Cyclops is a local. Not a deformity lol.
Boa stunning chondro. Can we get some pictures of the other two?


----------



## Retic (Sep 13, 2012)

LOL, yes Cyclops Mountain is the locality. 
I will try and get some shots of the others later.

- - - Updated - - -

Here is one of the other 2 but unfortunately I took the photo with my Tablet and it doesnt show the intensity of the yellow.




caliherp said:


> Cyclops is a local. Not a deformity lol.
> Boa stunning chondro. Can we get some pictures of the other two?



- - - Updated - - -

Heres one of the others.


----------



## Jason (Sep 13, 2012)

Very nice. How can you be sure it's in fact from that local?


----------



## Ozzie Python (Sep 13, 2012)

nice ash. i can now understand why you packed up and moved


----------



## Stuart (Sep 13, 2012)

Those are gorgeous mate, congrats!


----------



## Retic (Sep 13, 2012)

The parents of the animals were collected from Cyclops Mountain indirectly by the breeder I got these from. There is no doubt about the origin. 



Jason said:


> Very nice.
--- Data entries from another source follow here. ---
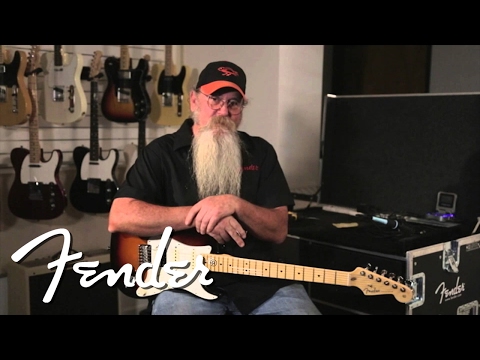an-interview-with-mike-campbell's-guitar-tech-chinner-winstead-|-fender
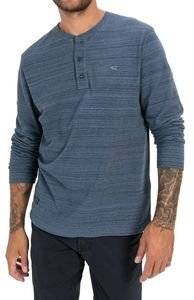 ������� ����������� CAMEL ACTIVE HENLEY STRIPES 409640-4T33 42 ����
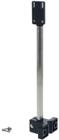 Omron PHOTO ELECTRIC SENSORS Toebehoren/onderdelen voor sensor | E39L151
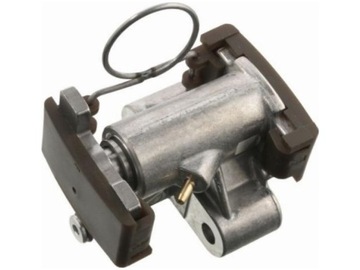 фото thumb №1, Натягувач ланцюга розподільний вал land rover range rover iii 4.4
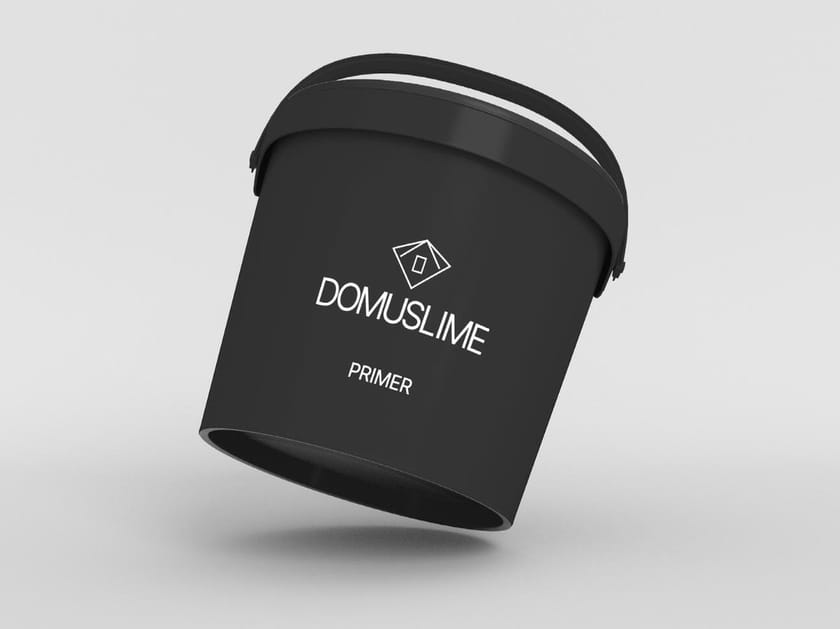 Защитный анод Sace Components DomusLime ARCH-00136682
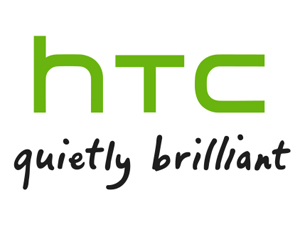 15492_HTC_Slogan.jpg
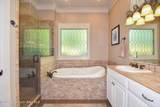113 Scenic Shores Way - Photo 91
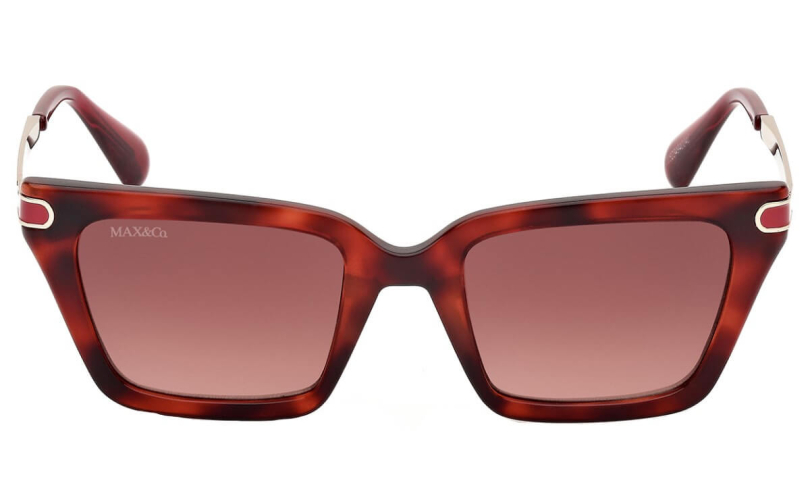 MAX & CO MO0110 - 55F - 3 - Skyoptic.gr MAX & CO MO0110 - 55F - 3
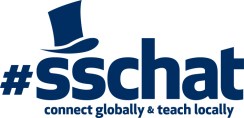 sschat_logo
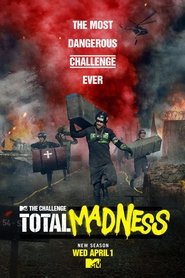The Challenge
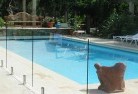 Alyangulaswimming-pool-landscaping-5.jpg; ?>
How can you be sure it's in fact from that local?



- - - Updated - - -

Yes it was hard leaving friends and family but the positives far outweigh the negatives 



Ozzie Python said:


> nice ash. i can now understand why you packed up and moved


----------



## Jason (Sep 13, 2012)

To be honest I only just realized you moved over seas. I thought you were still in Australia hence my curiosity.


----------



## Retic (Sep 13, 2012)

Ah right, it is kind of strange when someome in Australia sticks a definite locale tag to a Green 



Jason said:


> To be honest I only just realized you moved over seas. I thought you were still in Australia hence my curiosity.


----------



## caliherp (Sep 14, 2012)

Boa how long ago did you move from Australia? It looks like your going nuts over exotics. I bet you wallet hates you.how old is that neo?


----------